### Selected text
******************************
I think the aging problem is harder to solve than it appears. For example from Argentinian standards people lets say in the United States at the age of 16-19 look like 20-27 from our viewpoint. I think they need more images to train and also better labelling but i get this costs lots of money and from where they are going to get this huge volume of images in the current data protection paradigm?
That’s why i thought an option to take the whole picture an tell it to make the Person look "slightly older/“older”/“much older” would be useful.
Erasing the face and telling it to appear older/younger results in a complete different face, so that’s not an option.
If you could tell it to get older/younger it wouldn’t matter what standards you have. If you start with age of 30 and it doesn’t fit you can adjust.
With some tries i got this, that’s it more or less but i thing it could count as a proof of concept?
mmmm perhaps the reason is the word elf? Because i am sure even if the models dont understand the concept itself of this fantasy creature i am sure that they can grasp that elves when depicted are younger even if hundreds of years old (what i mean is perhaps models in translating images to numerical numbers the age variable doesnt affect this particular completion? For example a 200 year old age elf may be depicted as a young person in theirs 20s)
Ah okay that’s funny to me the left one looks older than the right one. More “wrinkles”. etc.
I thought my error was in telling it first and second. From my culture left would be considered first but that’s not what DALL-E might do. And so I got it in the “wrong” order.
I thought this was depicting the same character at different ages. And so to me it seemed possible to get the same character at different “ages”. Therefore adjusting a character to junger/older should be relatively easy.
******************************
### Recorded data
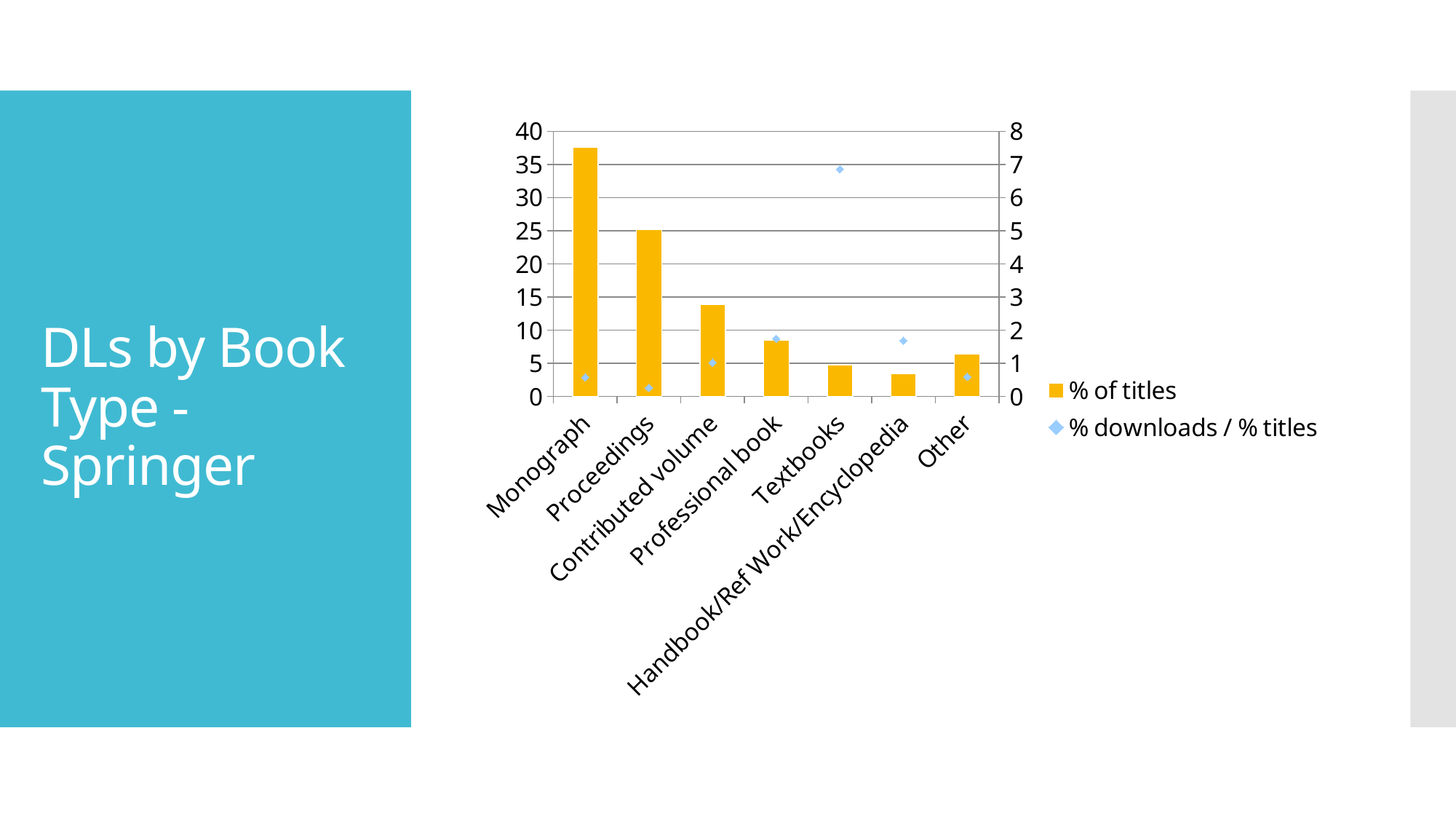
Which has a larger % of titles value, Proceedings or Contributed volume? Proceedings Which category has the lowest value for % of titles? Handbook/Ref Work/Encyclopedia Is the % downloads / % titles value for Textbooks greater or less than 6? greater Is the % of titles value for Monograph greater or less than 35? greater Which category has the highest value for % downloads / % titles? Textbooks How many series does the legend list? 2 Which category has the highest value for % of titles? Monograph What colour are the bars for the % of titles series? Orange How many book type categories are shown on the x axis? 7 Is the % of titles value for Contributed volume greater or less than 15? less Do the % of titles values rise or fall from Monograph to Handbook/Ref Work/Encyclopedia? fall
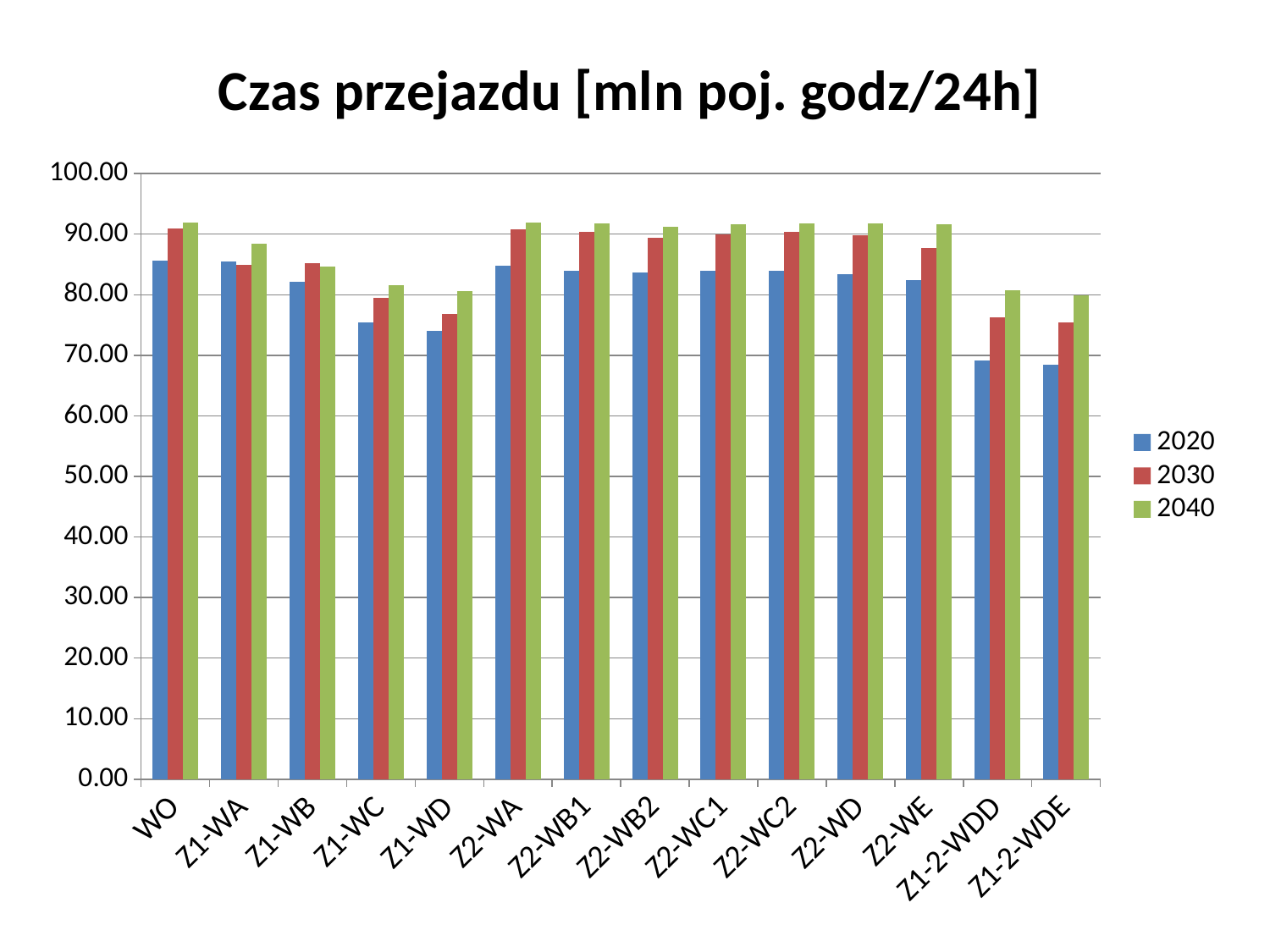
What is the title of the chart? Czas przejazdu [mln poj. godz/24h] Is the 2040 value for WO greater or less than 90.00? greater Is the 2030 value for Z2-WE greater or less than 90.00? less Which series is shown in green? 2040 How many categories are shown on the x axis? 14 Which is larger, the 2040 value for WO or the 2040 value for Z1-WA? WO Is the 2030 value for Z1-WD greater or less than 80.00? less How many series does the legend list? 3 Which is larger, the 2030 value for Z1-WB or the 2030 value for Z1-WC? Z1-WB What kind of chart is shown on the slide? bar chart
******************************
### What to work on
1 - In the forum thread about making faces in generated images look older or younger, what happens when the face is erased and the tool is told to make it appear older or younger?
2 - Pick up the forum thread about making faces in generated images look older or younger, and extend it past its final post.

### Results of the exercise
1 - It produces a completely different face.

2 -
some words may be the problem might be the case with the words older/younger, for example i found in Codex make the image smaller/shorter didnt work as well as lower the images height. So a solution may be an elf in its Infancy, Childhood or Adolescence.
Dall-E absolutelt needs to learn to count! This would have an impact on what you’re trying to achieve here. So, in stead of too many words you can give the exact same description and just change the age e.g. “20 year old female elf princess, black hair, green eyes, blue dress” then “40 year old female elf princess, black hair, green eyes, blue dress” - if you’re working on the same project Dall-E should recognise this and adjust accordingly.
In my case, I create Tarot decks and just getting a simple number of items on an image… well it simply doesn’t work.
Love your work Aline.
I was wondering about that too… “first” and “second” will be different depending on whether you read right to left or vice versa. My guess is that it’ll pick whichever side looks older early in diffusion, and then make it older still. I’d be curious if the older one switches sides in multiple tries and examples. In general I’ve noticed that in many diffusion models there’s a heavy influence of “what does the algorithm see there” in addition to the “what the prompt says” so if first/second is vague it’ll probably go by what it sees emerging.